WASHINGTON (May 15, 2019) – Building on its groundbreaking 2017 Girlhood Interrupted study showing that adults view black girls as more adult-like and less innocent than white girls, Georgetown Law’s Center on Poverty and Inequality today released a follow-up study that finds black girls routinely experience adultification bias.
“Our earlier research focused on adult attitudes and found that adults think black girls as young as 5 need less protection and nurturing than their white peers,” said report co-author Rebecca Epstein, who leads the Initiative on Gender, Justice & Opportunity at Georgetown Law’s Center on Poverty and Inequality. “Our new research elevates the voices of black women and girls themselves, who told us that they are routinely affected by this form of discrimination .”
The Center’s original 2017 study, Girlhood Interrupted: The Erasure of Black Girls’ Childhood, applied statistical analysis to a national study of adults on their attitudes toward black girls. It found that adults believe black girls ages 5-19 need less nurturing, protection, support and comfort than white girls of the same age, and that black girls are more independent, know more about adult topics, and know more about sex than white girls.
The new report, Listening to Black Women and Girls: Lived Experiences of Adultification Bias, reveals findings from focus groups that examined whether the original study aligns with the real lives of black girls and women, and what should be done to address adultification bias. The study draws on interviews with black girls and women ages 12 to 60-plus in towns and cities of various sizes across the United States.
Findings from the focus groups include:
- Black girls routinely experience adultification bias.
- Adultification is linked to harsher treatment and higher standards for black girls in school.
- Negative stereotypes of black women as angry, aggressive and hypersexualized are projected onto black girls.
- Adults attempt to change black girls’ behavior to be more passive.
- Adultification bias can lead educators and other authorities to treat black girls in developmentally inappropriate ways.
- Factors that contribute to adultification bias include racism, sexism, and poverty.
- Adults have less empathy for black girls than their white peers.
“[T]o society, we’re not innocent. And white girls are always innocent,” said a participant in one of the focus groups (ages 17-23).

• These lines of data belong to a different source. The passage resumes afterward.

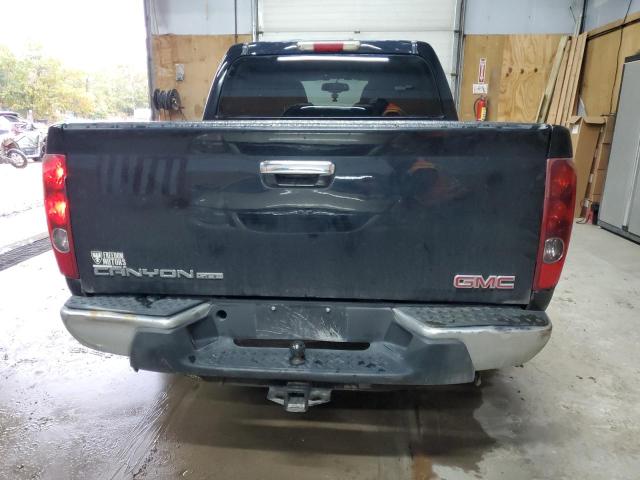 2011 GMC CANYON SLT #3291111179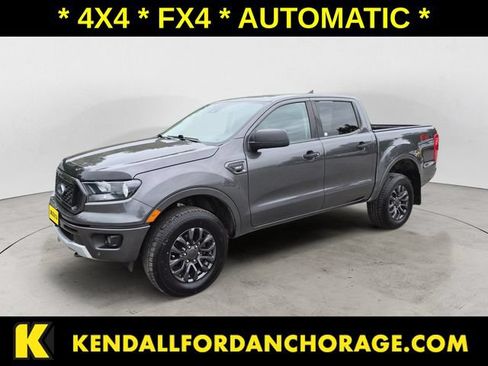Used 2019 Ford Ranger XLT w/ Equipment Group 302A Luxury AWD/4WD image 1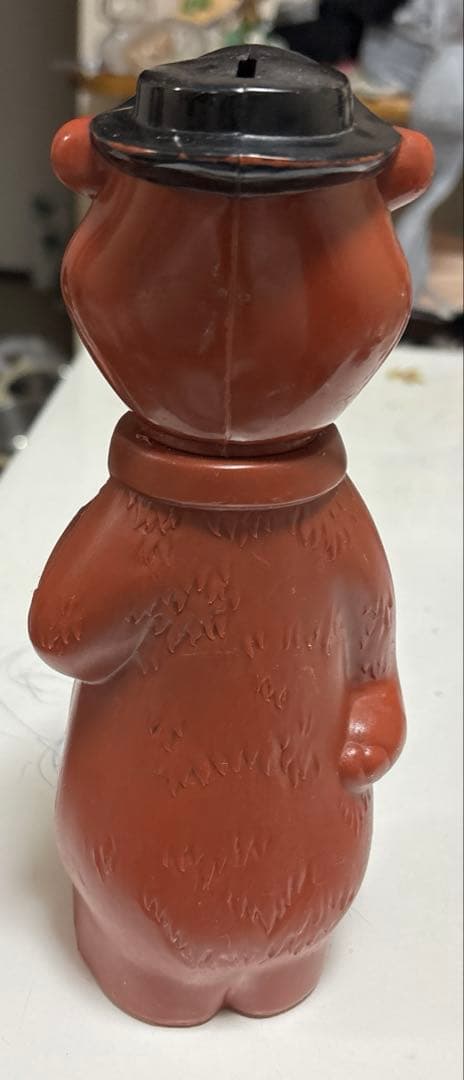 ヨギベア　貯金箱　ハンナバーベラ　60's　ビンテージ　ひっしゃんさん専用です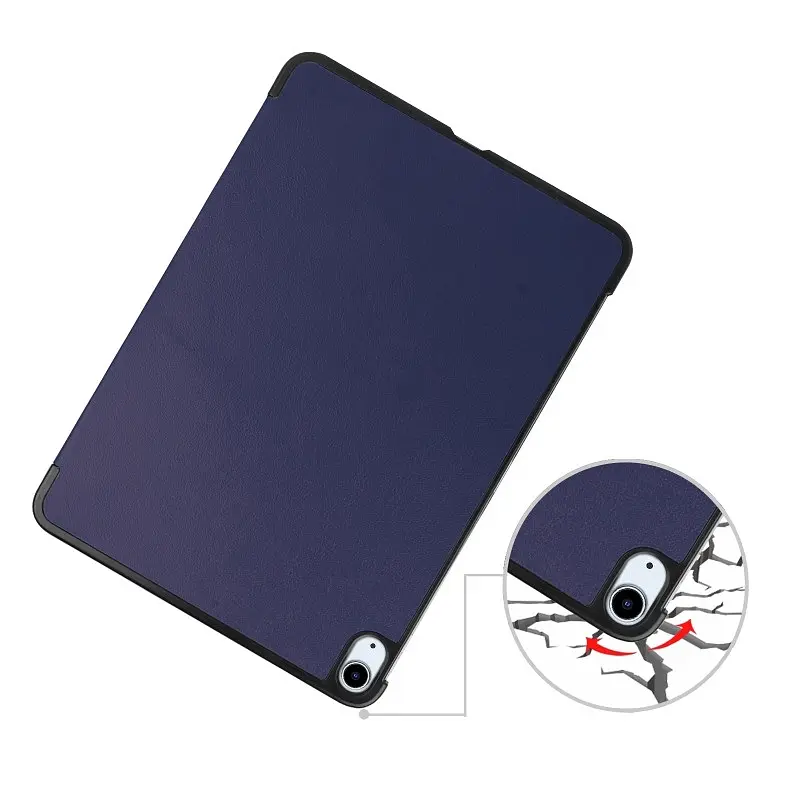 Чохол-книжка BeCover Smart Case для Apple iPad Air 13" M2/M3 (2024/2025) Насичено-синій (711612) - фото 5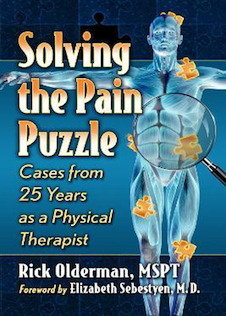 عکس دانلود کتاب Solving the Pain Puzzle: Cases from 25 Years as a Physical Therapist Paperback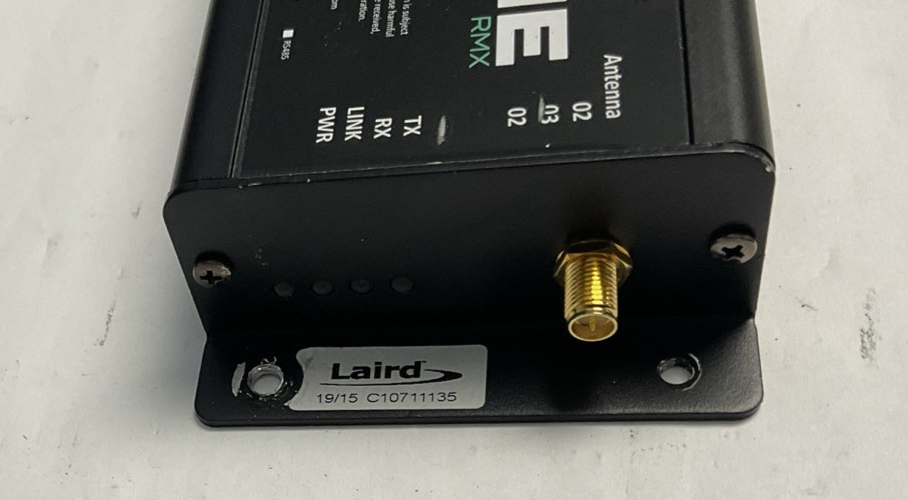 LAIRD UPTIME RMX C10711135 ASSET CONNECTION MODULE 18VDC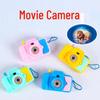 Retro Cartoon Toy Camera for Kids - Small Gift or Prize for Kindergarten Activities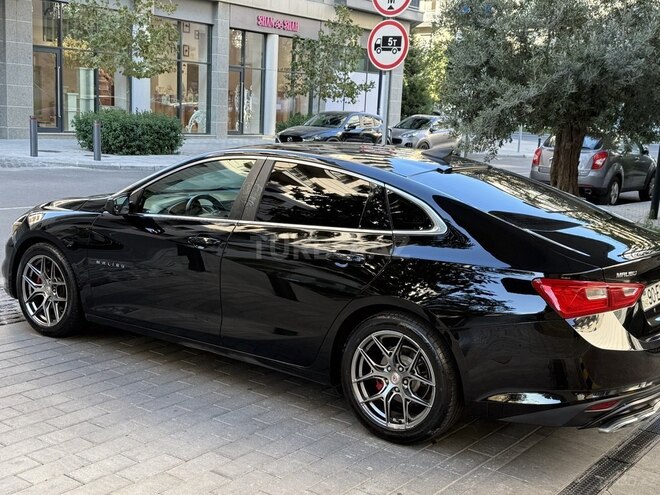 Chevrolet Malibu 2016, 194,580 km - 1.5 l - Bakı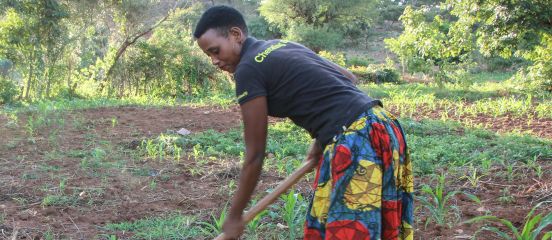 Determination has improved life for Anjelina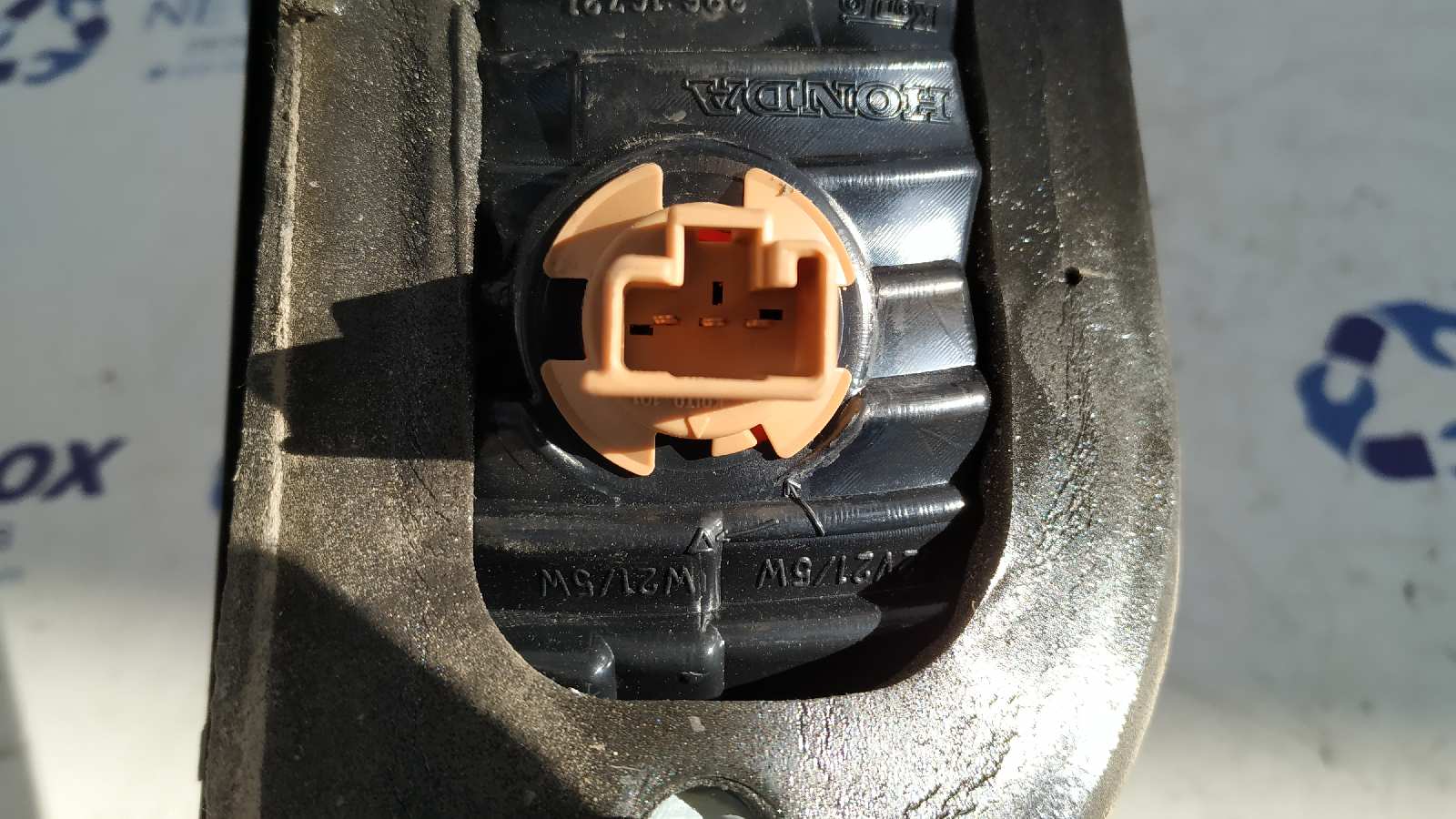 PILOTO PORTON DERECHO HONDA CIVIC BERLINA 5 (FK) - vista 2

The report and a new animated video on adultification bias share a sampling of quotes from focus group participants across the various findings.
“Almost all the black girls and women we talked to said they’d experienced adultification bias as children,” said Jamilia Blake, the report’s co-author. “And they overwhelmingly agreed that it led teachers and other adults to treat them more harshly and hold them to higher standards than white girls.”
Nationally, black girls are suspended more than five times as often white girls, and black girls are 2.7 times more likely to be referred to the juvenile justice system than their white peers.
“The new research supports our earlier hypothesis that adultification bias is a major contributor to these disciplinary disparities,” Blake said.
When asked for suggestions to help overcome adultification bias against black girls, focus group participants said they hoped that the awareness raised by the Center’s research would lead to meaningful action to decrease this bias, and emphasized that targeted training for teachers and other authority figures would be most effective in helping them overcome their biases.
“As teenagers, we still need to be protected,” said one study participant (age group 13-17). “[W]e go to school and . . . we still should be cared for . . . . And it doesn’t matter if we’re . . . Black.”
To continue to demonstrate the widespread impact of adultification bias on black girls and to build the case for effective interventions, the Center is asking black women and girls to share their stories at their new storytelling portal, www.EndAdultificationBias.org.